Не будем отвлекаться на боковые детали, хотя что ни слово, тут же возникает неизбежная цепочка ассоциаций, высвечивая то одну, то другую нелепость прошедшей эпохи, даже в мелочах проявлявшей дурной вкус, дремучую пошлость и неистребимую потребность коверкать великий язык, чем, собственно, и был сразу отмечен бунт взбесившейся черни, который его подстрекатели назвали, естественно, революцией - великой и всенародной…

Начальство - то, что повыше, - имело, пожалуй, все основания держать Желобкова на лучшем счету и ставить его в пример многим другим. Чтило оно директора "Мяса" как раз за то, за что подчиненные его терпеть не могли. Не могли, а все же терпели, ибо сменить директора было им не под силу, а оставить такое хлебное (мясное, какое же хлебное?!) место, когда кругом одни "перебои", - на это мог решиться только безумец.

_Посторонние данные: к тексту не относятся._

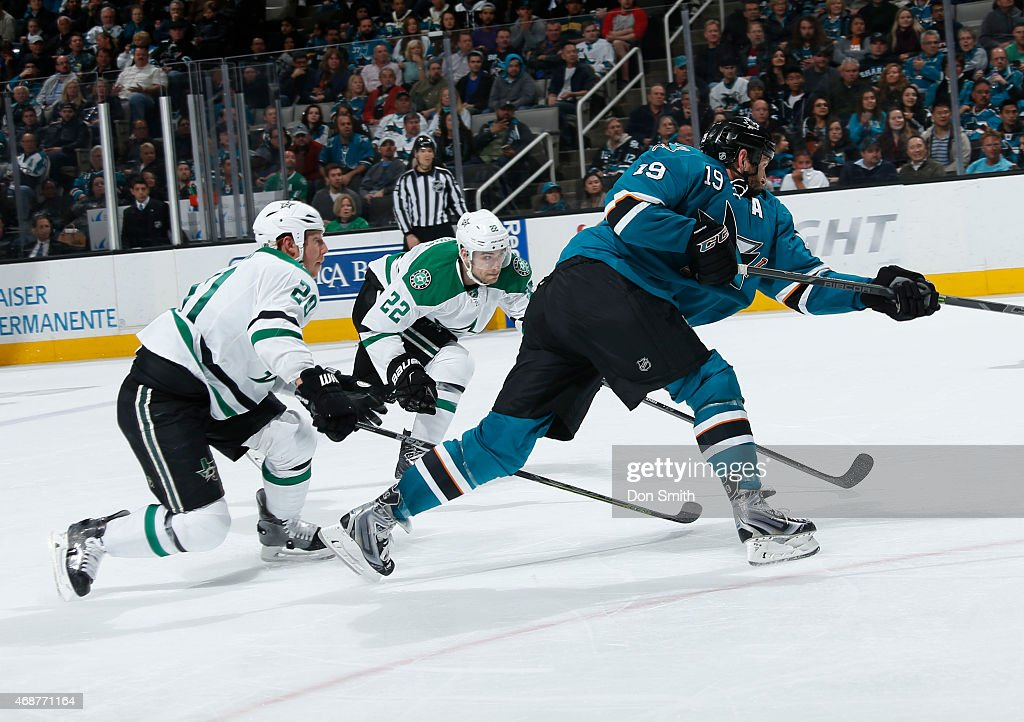 Joe Thornton #19 of the San Jose Sharks takes a shot on net against Cody Eakin #20 and Colton Sceviour #22 of the Dallas Stars at the SAP Center on April 6, 2015 in San Jose, California .
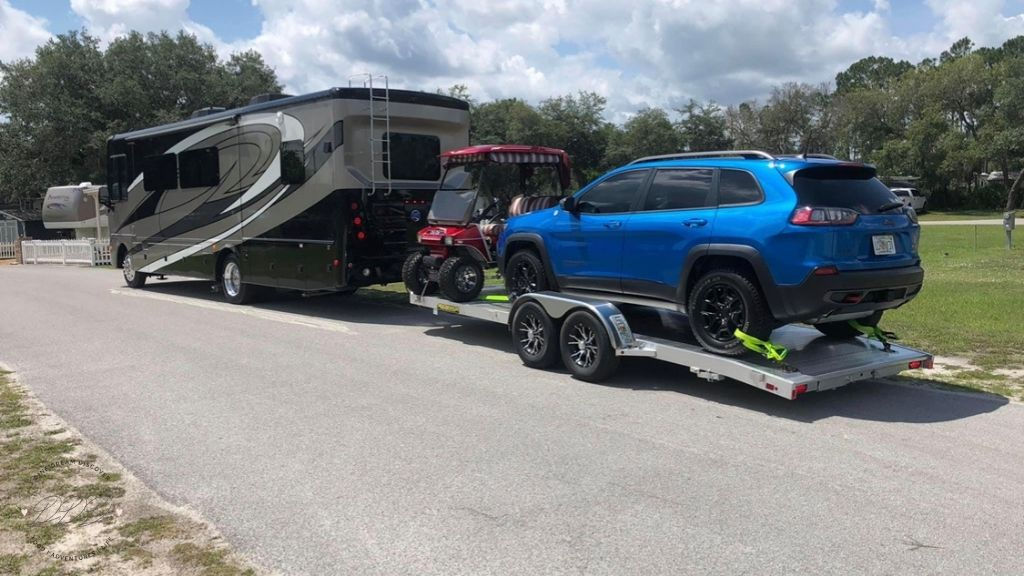rv with car trailer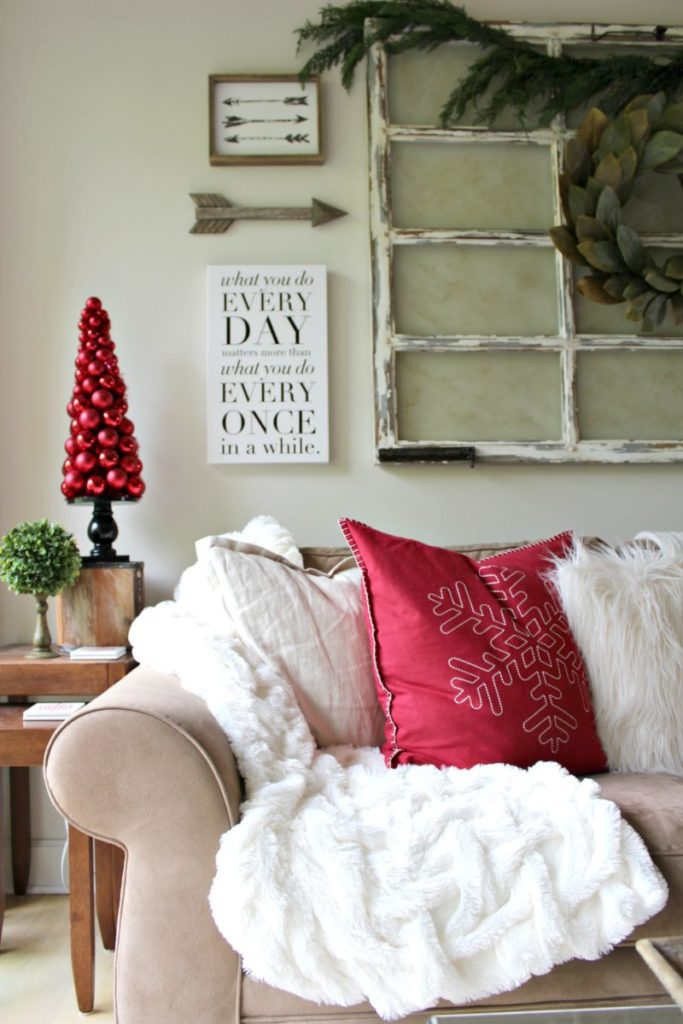 Holiday decorating with rustic farmhouse details add warmth to traditional family room decor with red, white and green accents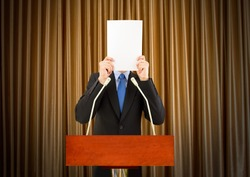 businessman with stage fright covering his face with a sheet of paper to a podium to speak for being embarrassing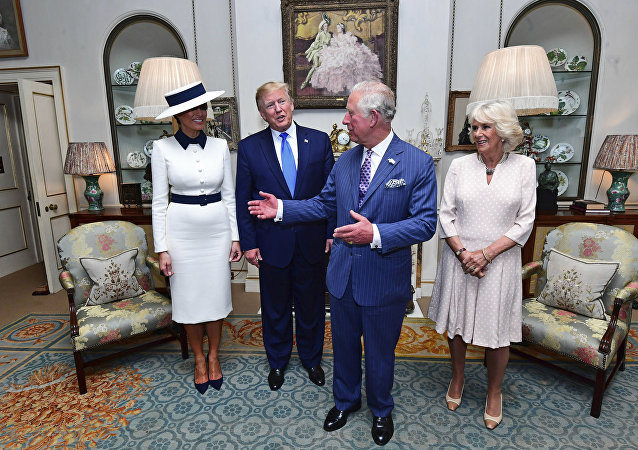 US President Donald Trump, centre left and his wife, first lady Melania, left, listen to Britain's Prince Charles and Camilla, the Duchess of Cornwall prior to afternoon tea at Clarence House, in London, Monday, June 3, 2019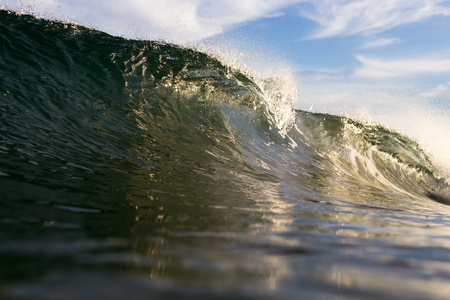 A close up wave breaking in beautiful golden evening light.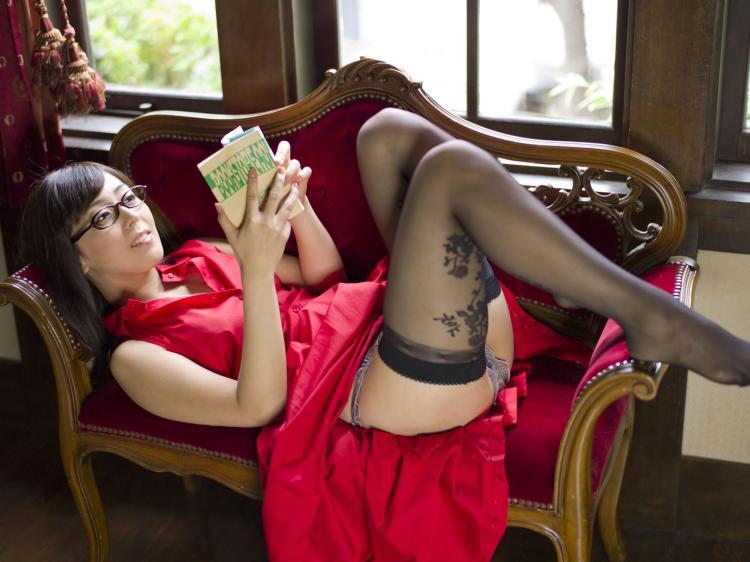 Лежит на софе в красном платье в очках, красное платье задрано, ноги в черных чулках.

Злясь на Желобкова, они были кругом не правы, а он, в своем жестком и даже подчас жестоком максимализме, был кругом прав. Таким противостояние это виделось со стороны, но кто же способен на объективный взгляд, когда судишь себя самого? Хлебное (мясное) место тем и особенно, что, при длящихся вечно временных трудностях, таит неисчислимо много соблазнов. Порадеть одному за счет другого (продать с черного хода кусок мяса "своему", обделив, стало быть, "чужого") это еще полбеды. Даже совсем не беда - ведь так поступали все, кто распоряжался хоть каким-нибудь дефицитом. Но Желобков и такую невинную (конечно, невинную, я и сегодня так думаю) заурядность считал посрамлением высокого звания работника советской торговли. Он был неутомим в своем бдении и не спускал даже малейшего отступления от тех правил - юридических и моральных, - которые считал неукоснительными абсолютно для всех.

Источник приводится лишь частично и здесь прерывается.